How do you write an equation in standard form for a line passing through (–2, 8) with a slope of 2?

2 Answers
May 1, 2015

Standard form for a line is #ax+by=c#

Start in point slope form: #y-y_1 = m(x-x_1)# where #(x_1, y_1)# is a point on the line and #m# is the slope.

#y-8=2(x-(-2))#

Now simplify and remove the parentheses (by distributing the #2#):

#y-8=2(x +2)#

#y-8=2x +4#

To get slope-intercept form, we would get the #y# alone by adding #8#.
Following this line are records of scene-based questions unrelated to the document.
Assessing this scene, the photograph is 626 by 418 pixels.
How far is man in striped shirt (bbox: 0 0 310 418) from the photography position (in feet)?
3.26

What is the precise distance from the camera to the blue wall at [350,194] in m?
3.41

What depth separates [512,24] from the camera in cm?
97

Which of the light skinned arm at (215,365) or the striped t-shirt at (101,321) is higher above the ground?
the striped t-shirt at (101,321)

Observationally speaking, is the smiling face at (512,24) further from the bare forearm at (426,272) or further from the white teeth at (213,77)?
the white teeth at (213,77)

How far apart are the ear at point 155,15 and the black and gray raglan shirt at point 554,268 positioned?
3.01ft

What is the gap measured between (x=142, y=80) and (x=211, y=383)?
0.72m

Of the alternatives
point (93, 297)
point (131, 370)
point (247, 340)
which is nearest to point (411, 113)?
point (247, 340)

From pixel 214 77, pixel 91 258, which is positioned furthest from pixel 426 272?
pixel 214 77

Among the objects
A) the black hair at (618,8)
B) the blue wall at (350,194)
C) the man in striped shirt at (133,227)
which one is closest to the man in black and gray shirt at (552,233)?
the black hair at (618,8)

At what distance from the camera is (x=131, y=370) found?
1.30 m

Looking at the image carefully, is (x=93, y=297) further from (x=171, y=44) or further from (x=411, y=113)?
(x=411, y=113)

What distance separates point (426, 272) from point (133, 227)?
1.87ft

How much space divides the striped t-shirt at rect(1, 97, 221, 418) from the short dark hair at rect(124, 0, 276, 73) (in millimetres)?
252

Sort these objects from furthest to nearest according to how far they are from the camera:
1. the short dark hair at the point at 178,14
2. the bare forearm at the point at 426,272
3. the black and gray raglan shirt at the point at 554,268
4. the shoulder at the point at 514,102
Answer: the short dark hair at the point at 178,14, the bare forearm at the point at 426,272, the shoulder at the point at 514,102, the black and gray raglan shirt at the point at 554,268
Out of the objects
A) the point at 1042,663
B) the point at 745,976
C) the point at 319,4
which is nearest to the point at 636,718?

But we've been asked for standard from, so we need to get the #x# and #y# together and everything else on the other side:

Subtract #2x# (or add #-2x# -- it's the same) and add #8# to get:

#y-2x=4+8=10#

We need the #x# term first, (remember the #-2# is stuck to the #x#) so:

#-2x+y=12#

If you don't like the #-# sign in front of the #x#, you can multiply both sides by #-1# (although this will put a #-# sign in front of the #12#)

#-1(-2x+y) = (-1)(12)#

#2x-y=-12#

May 1, 2015

The most commonly accepted version of "standard form" for a linear equation in two unknowns is:
#Ax+By=C# for some constants #A, B, C#

The equation of a line through #(-2,8)# with a slope of #2# is
#(y-8)/(x-(-2)) = 2#

#y-8 = 2x+4#

#-2x+y = 12#